Jadi, apa maknanya? Satu kesimpulan sederhana: belanja daerah masih menumpuk di akhir tahun. Fenomena ini bukan hal baru. Setiap tahun, pola yang sama berulang. Awal tahun sibuk dengan perencanaan, pertengahan tahun lamban dalam pelaksanaan, dan menjelang akhir tahun baru dikejar-kejar realisasi.

Proyek-proyek baru digarap di bulan November atau Desember, dikebut agar anggaran terserap. Tak jarang, hasilnya jauh dari optimal—entah karena kualitas pekerjaan menurun, atau karena pelaksanaan yang terburu-buru.
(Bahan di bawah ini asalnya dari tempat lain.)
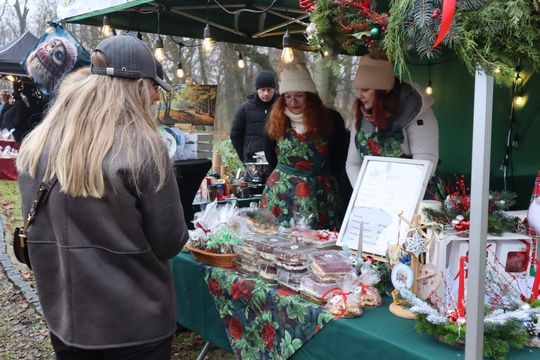 Gm. Siedliszcze. Magiczny Jarmark Bożonarodzeniowy w Dworze Kulik [GALERIA ZDJĘĆ]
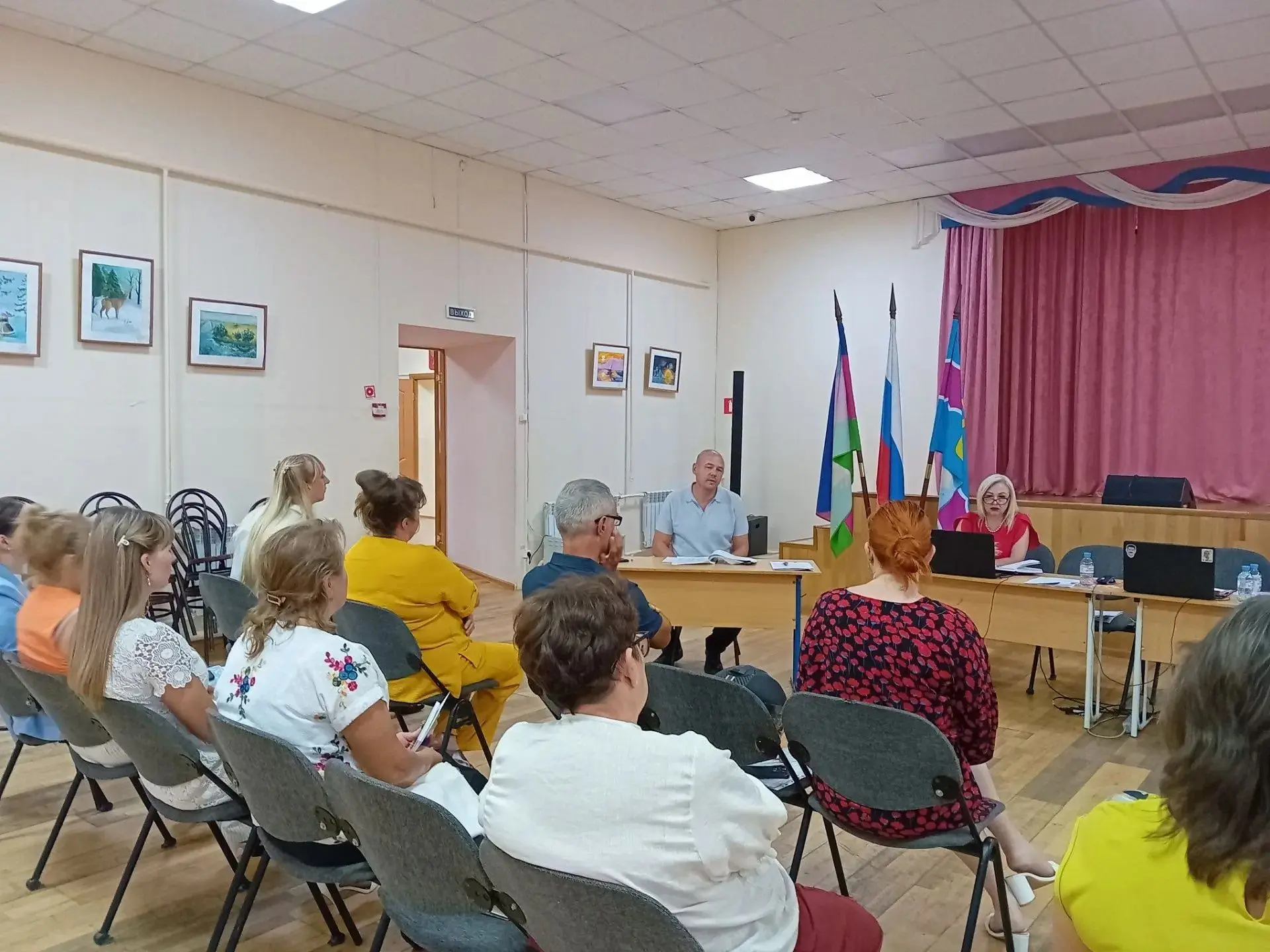 🇷🇺 Стратегический педсовет в ЦДТ: курс на новый учебный год!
Ada banyak penyebab mengapa hal ini terus terjadi. Pertama, proses perencanaan yang tidak matang. Banyak daerah yang terlambat menyelesaikan dokumen pelaksanaan anggaran (DPA), bahkan setelah tahun anggaran berjalan. Akibatnya, kegiatan baru bisa dimulai di pertengahan tahun.

Kedua, proses pengadaan barang dan jasa yang lambat dan birokratis. Meski sistem e-procurement sudah diterapkan, tahapan administrasi tetap panjang. Tak jarang, lelang gagal karena peserta tidak memenuhi syarat, dan prosesnya harus diulang.

Ketiga, faktor kehati-hatian yang berlebihan. Setelah berbagai kasus hukum menjerat pejabat daerah karena persoalan administrasi keuangan, banyak pejabat kini lebih memilih “aman” daripada “cepat”. Akibatnya, belanja ditunda-tunda, dan realisasi tertahan di akhir tahun.

Padahal, dari sisi ekonomi, penyerapan anggaran pemerintah adalah salah satu motor penggerak utama. Ketika belanja daerah rendah, perputaran uang di masyarakat ikut melemah. Proyek tidak jalan, pekerja tidak terserap, konsumsi masyarakat turun.

Belanja publik seharusnya bisa menjadi stimulus pertumbuhan ekonomi daerah, bukan justru menjadi angka statis di laporan keuangan.

Pemerintah pusat sebenarnya sudah berulang kali mengingatkan soal ini. Setiap tahun, Kementerian Keuangan dan Kementerian Dalam Negeri mendorong percepatan realisasi APBD. Namun, tampaknya imbauan itu belum cukup menggugah perubahan di lapangan.

Maka, jika melihat data realisasi hingga triwulan III tahun ini, kita tidak bisa menutup mata: mayoritas daerah masih belum efisien dalam mengelola belanja publiknya. Transparansi data di portal DJPK memang membuka akses bagi publik untuk melihat kinerjanya, tetapi transparansi tanpa akuntabilitas hanya akan melahirkan keterbukaan tanpa perubahan.

Selama pola ini tidak berubah, cerita klasiknya akan terus berulang: realisasi rendah di awal tahun, menumpuk di akhir tahun, lalu semua berpacu dengan waktu demi mengejar angka serapan. Anggaran terserap, ya. Tapi efektivitasnya? Belum tentu. Dan pada akhirnya, publik pun kembali bisa menebak akhir ceritanya: belanja APBD masih menumpuk di penghujung tahun.